__WHAT IS EXPECTED__
In the abstract below on Cu₂O anode materials, what initial specific discharge capacity did the n-Cu₂O electrode show at a rate of C/5?

[[ TEXT open ]]

Comparison of the electrochemical performance of p-Cu₂O and n-Cu₂O anode materials synthesized by electrodeposition technique for rechargeable lithium-ion batteries

Abstract

Cu₂O has gained attention for the anode application of the rechargeable Lithium-Ion Battery (LIB) than the other competing materials due to its high theoretical capacity (375.0 mAh/g), good capacity retention, affordability, non-toxicity and ease of storage. The crystallinity, morphology and interfacial properties between the current collector/anode and anode/electrolyte are crucial for the electrochemical performance of Cu₂O electrodes. The aforementioned properties can be optimized by the synthesis method. A simple, low-cost, and convenient electrodeposition technique, which is a promising technique that enhances crystallinity with favourable morphology and interfacial properties for electrode materials, has not been studied. This study aimed to investigate the possibility of using p-Cu₂O and n-Cu₂O anode materials for LIBs synthesized by the electrodeposition technique. The favourable morphology of synthesized p-Cu₂O and n-Cu₂O enhanced the contact area of the active materials with the electrolyte, facilitating Li ion diffusion. Mott-Schottky plots confirmed the formation of p-type and n-type conductivity in Cu₂O with dopant densities of 2.0685 × 1017 cm⁻³ and 2.9692× 1017 cm⁻³, respectively. The electron densities are more crucial for the conversion mechanism reaction during the charging and discharging process. Therefore, n-Cu₂O attributes better conversion mechanism reactions than p-Cu₂O. Current-voltage characterizations of p-Cu₂O and n-Cu₂O electrodes confirmed the Ohmic contact in between the anode and current collector. The p-Cu₂O and n-Cu₂O electrodes exhibited a high initial specific discharge capacities of 533.0 mAh/g and 623.9 mAh/g at a rate of C/5, respectively. The electrodes showed a specific discharge capacities of 143.2 mAh/g and 203.4 mAh/g with Coulombic efficiencies of 99.9% and 98.7% after 50 cycles for p-Cu₂O and n-Cu₂O, respectively. Altogether, this study revealed that n-Cu2O has better electrochemical performance than p-Cu₂O. Hence, n-Cu₂O has a potential for the anode application in next-generation high-performance LIBs.

[[ TEXT closed ]]
[[ DATA SHOWN open ]]

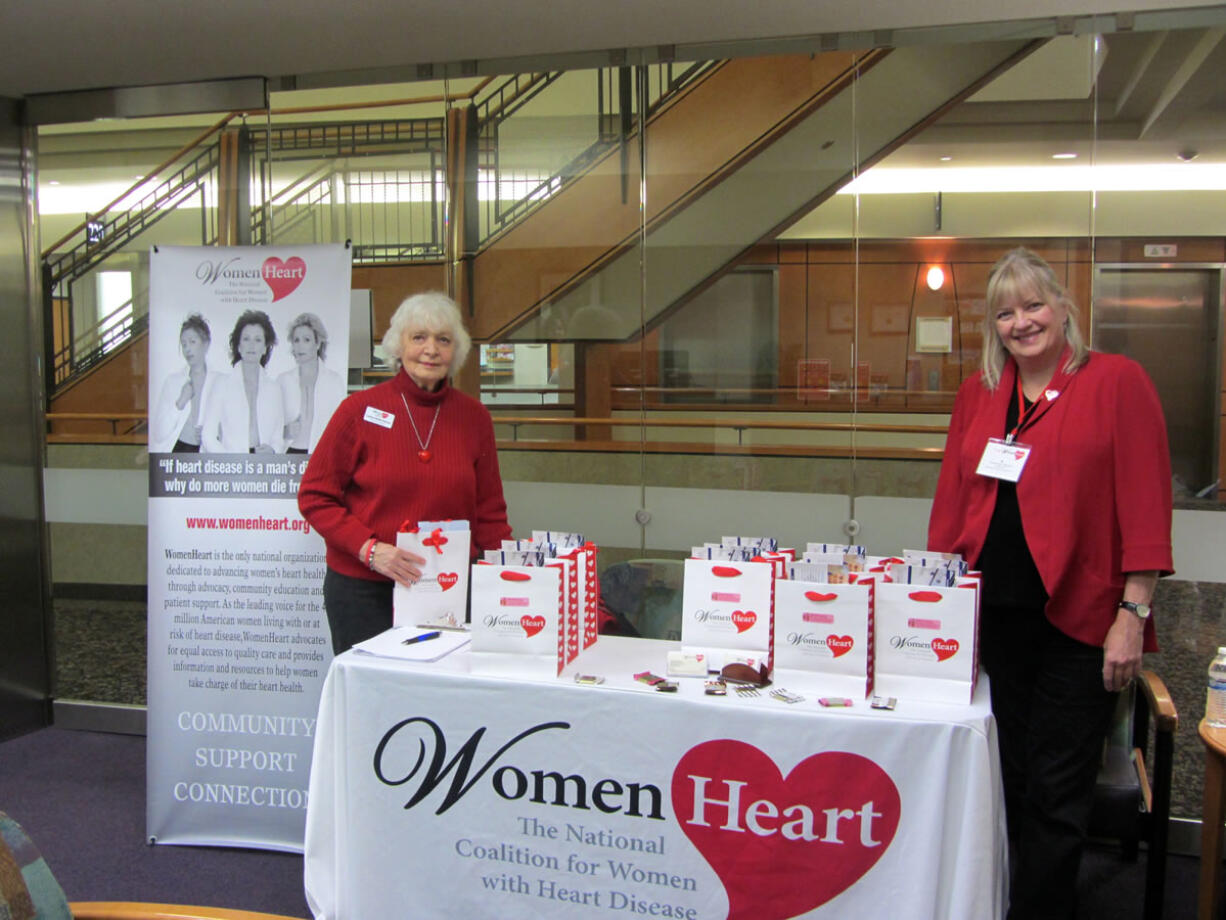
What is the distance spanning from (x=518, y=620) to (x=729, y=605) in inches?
19.6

[[ DATA SHOWN closed ]]

__OUTPUT OF THE EXERCISE__
623.9 mAh/g